Backup

Tasks related to backup and restore of Tamr instances

tamr_toolbox.workflow.backup.list_backups(client)[source]

Lists all backups available to Tamr client. Will list both succeeded and failed backups.

Parameters

client (Client) – A client object

Return type

Generator[Dict[str, Any], None, None]

Returns

A generator of json dict objects for the backups available to client.

tamr_toolbox.workflow.backup.get_backup_by_id(client, backup_id)[source]

Fetches the json object for a given backup ID.

Parameters
  • client (Client) – A Tamr client object.

  • backup_id (str) – The relativeID corresponding to the desired backup.

Return type

Dict[str, Any]

Returns

Json dict corresponding to the desired backup.

Raises

ValueError – Raised if GET request to Tamr fails

tamr_toolbox.workflow.backup.initiate_backup(client, *, poll_interval_seconds=30, polling_timeout_seconds=None, connection_retry_timeout_seconds=600)[source]

Runs a backup of Tamr client and waits until it is finished.

Parameters
  • client (Client) – A Tamr client object

  • poll_interval_seconds (int) – Amount of time in between polls of job state.

  • polling_timeout_seconds (Optional[int]) – Amount of time before a timeout error is thrown.

  • connection_retry_timeout_seconds (int) – Amount of time before timeout error is thrown during connection retry

Return type

Response

Returns

Json dict of response from API request.

tamr_toolbox.workflow.backup.initiate_restore(client, backup_id, *, polling_timeout_seconds=None, poll_interval_seconds=30, connection_retry_timeout_seconds=600)[source]

Restores the Tamr client to the state of the supplied backup.

Parameters
  • client (Client) – A Tamr client object

  • backup_id (str) – BackupId of the desired backup.

  • polling_timeout_seconds (Optional[int]) – Amount of time before a timeout error is thrown.

  • poll_interval_seconds (int) – Amount of time in between polls of job state.
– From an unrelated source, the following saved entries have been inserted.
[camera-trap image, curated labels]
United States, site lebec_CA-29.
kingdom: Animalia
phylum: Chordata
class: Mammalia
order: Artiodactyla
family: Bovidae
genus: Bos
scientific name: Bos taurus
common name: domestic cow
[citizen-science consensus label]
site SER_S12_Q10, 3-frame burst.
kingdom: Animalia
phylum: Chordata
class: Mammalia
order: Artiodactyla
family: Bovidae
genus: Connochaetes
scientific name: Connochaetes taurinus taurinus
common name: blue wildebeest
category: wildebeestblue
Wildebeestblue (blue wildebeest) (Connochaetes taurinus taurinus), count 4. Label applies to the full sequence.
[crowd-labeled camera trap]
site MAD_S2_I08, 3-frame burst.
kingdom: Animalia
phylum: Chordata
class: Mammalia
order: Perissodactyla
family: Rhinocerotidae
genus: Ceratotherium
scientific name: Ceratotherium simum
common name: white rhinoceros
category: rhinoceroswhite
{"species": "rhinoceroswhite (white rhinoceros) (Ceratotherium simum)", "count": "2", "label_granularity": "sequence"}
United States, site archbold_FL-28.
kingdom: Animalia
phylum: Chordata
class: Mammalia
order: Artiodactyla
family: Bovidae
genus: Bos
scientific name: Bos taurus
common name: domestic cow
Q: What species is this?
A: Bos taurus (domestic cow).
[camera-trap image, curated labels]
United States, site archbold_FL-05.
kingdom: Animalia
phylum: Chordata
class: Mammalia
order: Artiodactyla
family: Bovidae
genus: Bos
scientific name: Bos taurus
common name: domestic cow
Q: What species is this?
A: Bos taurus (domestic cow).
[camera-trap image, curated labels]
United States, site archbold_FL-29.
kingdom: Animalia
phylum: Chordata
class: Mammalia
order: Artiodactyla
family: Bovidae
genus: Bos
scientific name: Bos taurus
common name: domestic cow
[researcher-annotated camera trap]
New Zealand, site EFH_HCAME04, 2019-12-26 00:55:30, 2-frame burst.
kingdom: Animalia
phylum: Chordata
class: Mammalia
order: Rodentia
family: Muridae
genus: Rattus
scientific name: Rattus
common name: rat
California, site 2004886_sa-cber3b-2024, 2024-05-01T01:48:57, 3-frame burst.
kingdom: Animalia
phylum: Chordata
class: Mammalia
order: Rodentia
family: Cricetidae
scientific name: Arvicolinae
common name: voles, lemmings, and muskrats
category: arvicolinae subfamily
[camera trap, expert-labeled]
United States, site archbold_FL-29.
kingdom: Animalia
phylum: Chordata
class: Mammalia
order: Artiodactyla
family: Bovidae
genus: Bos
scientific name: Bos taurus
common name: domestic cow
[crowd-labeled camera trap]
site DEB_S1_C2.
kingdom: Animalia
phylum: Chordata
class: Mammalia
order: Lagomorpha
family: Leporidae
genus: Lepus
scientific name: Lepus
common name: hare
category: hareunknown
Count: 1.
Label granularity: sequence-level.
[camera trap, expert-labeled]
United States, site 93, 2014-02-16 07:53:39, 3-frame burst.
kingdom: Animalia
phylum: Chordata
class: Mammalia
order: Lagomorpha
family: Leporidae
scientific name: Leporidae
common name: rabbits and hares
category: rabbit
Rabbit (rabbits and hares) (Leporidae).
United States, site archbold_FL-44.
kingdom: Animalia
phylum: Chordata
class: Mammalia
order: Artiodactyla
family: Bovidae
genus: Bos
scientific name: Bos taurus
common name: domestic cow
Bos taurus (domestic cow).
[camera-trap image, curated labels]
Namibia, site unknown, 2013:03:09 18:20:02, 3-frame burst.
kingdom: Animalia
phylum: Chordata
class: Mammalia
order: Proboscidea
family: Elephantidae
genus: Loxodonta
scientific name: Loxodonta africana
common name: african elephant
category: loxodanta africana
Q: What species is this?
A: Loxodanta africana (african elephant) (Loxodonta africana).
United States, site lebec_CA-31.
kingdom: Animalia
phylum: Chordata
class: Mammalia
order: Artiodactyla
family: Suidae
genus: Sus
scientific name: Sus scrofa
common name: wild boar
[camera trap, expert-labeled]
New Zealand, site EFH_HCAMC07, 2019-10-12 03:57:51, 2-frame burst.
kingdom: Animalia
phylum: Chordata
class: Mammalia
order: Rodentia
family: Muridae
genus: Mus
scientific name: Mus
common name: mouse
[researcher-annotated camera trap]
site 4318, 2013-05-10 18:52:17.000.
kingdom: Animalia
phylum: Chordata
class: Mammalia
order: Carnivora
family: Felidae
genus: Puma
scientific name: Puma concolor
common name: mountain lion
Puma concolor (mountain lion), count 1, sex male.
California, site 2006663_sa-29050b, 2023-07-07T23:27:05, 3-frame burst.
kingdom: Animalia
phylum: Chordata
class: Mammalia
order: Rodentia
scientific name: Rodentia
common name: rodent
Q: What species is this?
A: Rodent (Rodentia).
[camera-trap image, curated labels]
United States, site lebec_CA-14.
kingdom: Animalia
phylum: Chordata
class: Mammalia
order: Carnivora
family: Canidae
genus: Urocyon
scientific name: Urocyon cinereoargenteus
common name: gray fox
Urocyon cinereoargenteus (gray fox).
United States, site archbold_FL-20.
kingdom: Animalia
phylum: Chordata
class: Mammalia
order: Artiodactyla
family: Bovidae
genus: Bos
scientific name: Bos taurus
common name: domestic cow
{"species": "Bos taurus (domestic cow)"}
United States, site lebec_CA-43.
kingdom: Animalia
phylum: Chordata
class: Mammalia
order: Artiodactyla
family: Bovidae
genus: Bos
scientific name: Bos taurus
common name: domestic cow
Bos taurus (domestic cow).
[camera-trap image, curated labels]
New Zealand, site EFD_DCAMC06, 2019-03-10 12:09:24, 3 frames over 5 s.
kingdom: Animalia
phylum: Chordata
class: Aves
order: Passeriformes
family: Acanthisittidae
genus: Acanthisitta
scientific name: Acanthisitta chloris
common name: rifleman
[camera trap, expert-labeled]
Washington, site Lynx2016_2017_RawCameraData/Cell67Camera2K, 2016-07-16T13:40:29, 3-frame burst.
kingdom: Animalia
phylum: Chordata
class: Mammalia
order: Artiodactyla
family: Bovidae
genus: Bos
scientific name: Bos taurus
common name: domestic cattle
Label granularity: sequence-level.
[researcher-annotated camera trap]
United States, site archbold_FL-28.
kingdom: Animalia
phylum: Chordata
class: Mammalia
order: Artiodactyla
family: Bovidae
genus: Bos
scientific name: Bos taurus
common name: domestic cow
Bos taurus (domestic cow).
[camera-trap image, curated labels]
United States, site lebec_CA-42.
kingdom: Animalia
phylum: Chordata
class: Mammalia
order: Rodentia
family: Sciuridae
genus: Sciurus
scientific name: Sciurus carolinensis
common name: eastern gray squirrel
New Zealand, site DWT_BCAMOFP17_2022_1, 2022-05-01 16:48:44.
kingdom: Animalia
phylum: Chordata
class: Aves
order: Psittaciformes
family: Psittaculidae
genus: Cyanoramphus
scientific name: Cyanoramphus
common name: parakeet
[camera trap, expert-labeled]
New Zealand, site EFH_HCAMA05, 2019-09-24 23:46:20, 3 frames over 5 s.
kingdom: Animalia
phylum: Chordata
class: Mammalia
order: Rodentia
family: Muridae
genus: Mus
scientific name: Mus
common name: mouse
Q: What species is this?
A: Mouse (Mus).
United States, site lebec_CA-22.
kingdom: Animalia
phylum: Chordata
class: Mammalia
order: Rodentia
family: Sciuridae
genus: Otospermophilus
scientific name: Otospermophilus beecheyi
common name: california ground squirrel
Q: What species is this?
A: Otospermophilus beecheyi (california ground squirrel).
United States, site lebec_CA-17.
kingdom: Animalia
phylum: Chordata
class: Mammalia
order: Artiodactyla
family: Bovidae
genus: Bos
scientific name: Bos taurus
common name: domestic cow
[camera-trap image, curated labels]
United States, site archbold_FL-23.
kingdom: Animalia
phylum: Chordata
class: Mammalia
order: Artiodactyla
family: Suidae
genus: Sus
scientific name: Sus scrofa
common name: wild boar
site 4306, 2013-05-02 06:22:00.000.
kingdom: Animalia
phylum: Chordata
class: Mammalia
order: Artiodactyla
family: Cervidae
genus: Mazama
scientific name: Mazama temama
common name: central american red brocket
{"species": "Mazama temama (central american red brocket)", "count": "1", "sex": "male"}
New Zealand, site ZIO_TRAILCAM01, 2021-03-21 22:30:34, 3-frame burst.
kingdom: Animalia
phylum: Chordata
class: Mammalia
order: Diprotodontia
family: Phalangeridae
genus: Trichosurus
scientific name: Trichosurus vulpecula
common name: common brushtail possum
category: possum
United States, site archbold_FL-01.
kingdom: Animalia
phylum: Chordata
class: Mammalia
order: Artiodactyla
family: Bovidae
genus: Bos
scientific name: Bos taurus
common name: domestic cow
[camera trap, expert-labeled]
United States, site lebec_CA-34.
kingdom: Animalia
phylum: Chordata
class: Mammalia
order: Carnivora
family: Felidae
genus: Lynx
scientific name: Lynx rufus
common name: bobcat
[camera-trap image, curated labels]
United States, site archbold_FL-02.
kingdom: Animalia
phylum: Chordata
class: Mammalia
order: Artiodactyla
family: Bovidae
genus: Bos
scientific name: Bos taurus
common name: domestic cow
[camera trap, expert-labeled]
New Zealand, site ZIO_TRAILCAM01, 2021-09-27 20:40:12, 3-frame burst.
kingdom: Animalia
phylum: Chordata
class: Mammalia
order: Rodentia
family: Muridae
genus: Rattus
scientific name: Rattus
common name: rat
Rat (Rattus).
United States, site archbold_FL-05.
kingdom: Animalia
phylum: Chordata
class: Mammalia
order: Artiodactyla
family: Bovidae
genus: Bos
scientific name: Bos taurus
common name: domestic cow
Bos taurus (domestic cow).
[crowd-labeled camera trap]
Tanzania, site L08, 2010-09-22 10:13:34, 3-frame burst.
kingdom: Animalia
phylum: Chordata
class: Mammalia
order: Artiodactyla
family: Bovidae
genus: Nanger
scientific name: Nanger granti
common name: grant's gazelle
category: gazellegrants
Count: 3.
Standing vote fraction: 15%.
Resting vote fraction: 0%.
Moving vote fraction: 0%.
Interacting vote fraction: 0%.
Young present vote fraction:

  • connection_retry_timeout_seconds (int) – Amount of time before timeout error is thrown during connection retry

Return type

Response

Returns

Json dict of response from API request.

Raises
  • ValueError – Raised if the target backup contains errors

  • RuntimeError – Raised if the restore fails to start

tamr_toolbox.workflow.backup.validate_backup(directory, *, backup_datetime_format='%Y-%m-%d_%H-%M-%S-%f')[source]

Validates that a directory is a valid backup. A valid backup has a manifest file, a completion file (_SUCCEEDED, _FAILED, or _CANCELED), the folder has a valid date format, and the date is prior to the current time

Parameters
  • directory (Union[Path, str]) – path to backup directory

  • backup_datetime_format (str) – String datetime format in backup folder name

Return type

bool

Returns

True if directory is a valid backup, otherwise False.

tamr_toolbox.workflow.backup.delete_backups(*, backups, backup_directory, backup_datetime_format='%Y-%m-%d_%H-%M-%S-%f')[source]

Deletes backup folders recursively.

Parameters
  • backups (List[str]) – list of backups to delete

  • backup_directory (Union[Path, str]) – Path to backup directory

  • backup_datetime_format (str) – String datetime format in backup folder name

Return type

List[str]

Returns

list of deleted backup names

tamr_toolbox.workflow.backup.classify_backups(backup_directory, *, backup_datetime_format='%Y-%m-%d_%H-%M-%S-%f')[source]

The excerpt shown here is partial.